Le origini di Varese affondano nell’antichità. Ma occorre maggiore capacità di comunicare

La rinascita

Varese si sta riappropriando dei suoi musei.

Negli ultimi tempi la novità della politica culturale che riguarda i musei cittadini ha portato alla creazione di un sistema, o rete, che coinvolge istituzioni pubbliche e private con l’intento di valorizzare il patrimonio che conservano, incrementare e arricchire le proposte culturali e far conoscere i luoghi che li ospitano e che raccontano storie che meritano attenzione.

Per dirla con Umberto Eco «alcuni musei sono visitati non per le opere che contengono, ma per la magia del contenitore».
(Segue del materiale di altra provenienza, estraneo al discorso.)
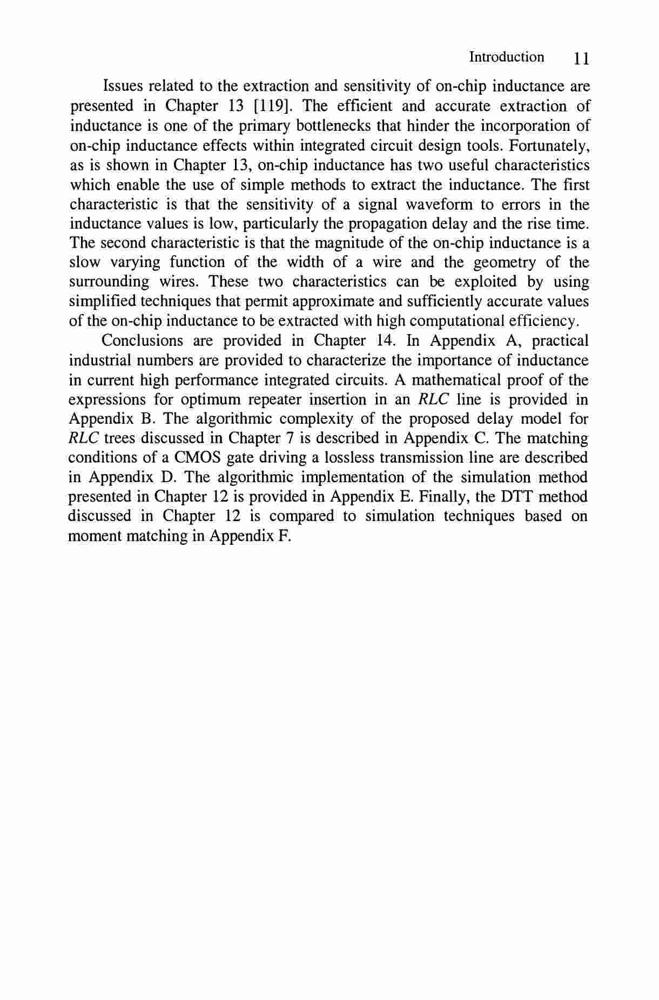 Introduction 11

Issues related to the extraction and sensitivity of on-chip inductance are presented in Chapter 13 [119]. The efficient and accurate extraction of inductance is one of the primary bottlenecks that hinder the incorporation of on-chip inductance effects within integrated circuit design tools. Fortunately, as is shown in Chapter 13, on-chip inductance has two useful characteristics which enable the use of simple methods to extract the inductance. The first characteristic is that the sensitivity of a signal waveform to errors in the inductance values is low, particularly the propagation delay and the rise time. The second characteristic is that the magnitude of the on-chip inductance is a slow varying function of the width of a wire and the geometry of the surrounding wires. These two characteristics can be exploited by using simplified techniques that permit approximate and sufficiently accurate values of the on-chip inductance to be extracted with high computational efficiency.

Conclusions are provided in Chapter 14. In Appendix A, practical industrial numbers are provided to characterize the importance of inductance in current high performance integrated circuits. A mathematical proof of the expressions for optimum repeater insertion in an RLC line is provided in Appendix B. The algorithmic complexity of the proposed delay model for RLC trees discussed in Chapter 7 is described in Appendix C. The matching conditions of a CMOS gate driving a lossless transmission line are described in Appendix D. The algorithmic implementation of the simulation method presented in Chapter 12 is provided in Appendix E. Finally, the DTT method discussed in Chapter 12 is compared to simulation techniques based on moment matching in Appendix F.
Una azione culturale lungimirante, costruita con grande sforzo comune e il prezioso sostegno di regione Lombardia dai cinque, per ora, aderenti al progetto Varesemusei, aperta anche a altre istituzioni del territorio che potranno aderire. Una buona iniziativa che sta generando anche un legittimo orgoglio della città verso i propri musei e i patrimoni d’arte che custodiscono. Fra le tante realtà, a ben guardare, spicca il Museo Civico di Villa Mirabello, con il Museo Archeologico e la sezione Risorgimentale, che racconta l’anima più vera della città e del suo territorio.

Del Museo Archeologico, le cui collezioni sono note agli archeologi internazionali, con il Centro Studi Preistorici e la sua attività di valorizzazione della storia locale, Varese deve essere orgogliosa.

È un archivio storico prezioso e articolato che documenta in un arco cronologico ampio le civiltà che hanno abitato il territorio varesino dall’età preistorica all’età tardo romana. Si è costituito nel tempo grazie alle collezioni uniche di studiosi e ricercatori e a grosse donazioni private. Fra queste quella straordinaria della famiglia del Marchese Gianfelice Ponti che nel 1937 donò la sua collezione archeologica comprendente reperti della civiltà di Golasecca e i reperti della civiltà palafitticola rinvenuti nelle stazioni dell’Isolino Virginia .

Nasce alla fine dell’Ottocento (1871) con la Società del Museo Patrio per «illustrare il territorio chiamato varesotto» attraverso una prima raccolta di oggetti ospitata in poche stanze del Palazzo del Broletto. Dopo l’acquisizione da parte del Comune nel 1891 cambierà sede più volte, compresa una sistemazione in alcuni locali al piano terra del Palazzo Estense. Affidato negli anni Trenta del Novecento a un giovane e intraprendente studioso, Mario Bertolone, sarà definitivamente collocato nel 1949 nell’attuale sede di Villa Mirabello che il Comune acquista dalla famiglia Litta Modigliani.

La figura del direttore Bertolone fu determinante nell’evoluzione della storia del museo: mentre si occupava del progetto di rinnovamento dell’esposizione delle collezioni con rigoroso metodo scientifico tesseva rapporti con ricercatori e studiosi internazionali, come il prof. Donald F. Brown dell’Università di Harvard che nel 1949 visita il museo e dichiara, forse un po’ enfaticamente per dovere verso il suo ospite: «questo è il più bel museo italiano di paleontologia che abbia mai visto».

Oggi il museo archeologico, riallestito una decina di anni fa, necessita di una efficace comunicazione magari scegliendo alcune opere come “icone” della città. Come fece Mario Bertolone, che affidò alle mani di una giovane modella la preziosissima coppa Cagnola, tazza di vetro diatreta di epoca imperiale per uno scatto fotografico a puro scopo promozionale del museo.

Il libro per approfondire le vicende: Daria Giuseppina Banchieri, Antiche Testimonianze del territorio varesino, Macchione Editore.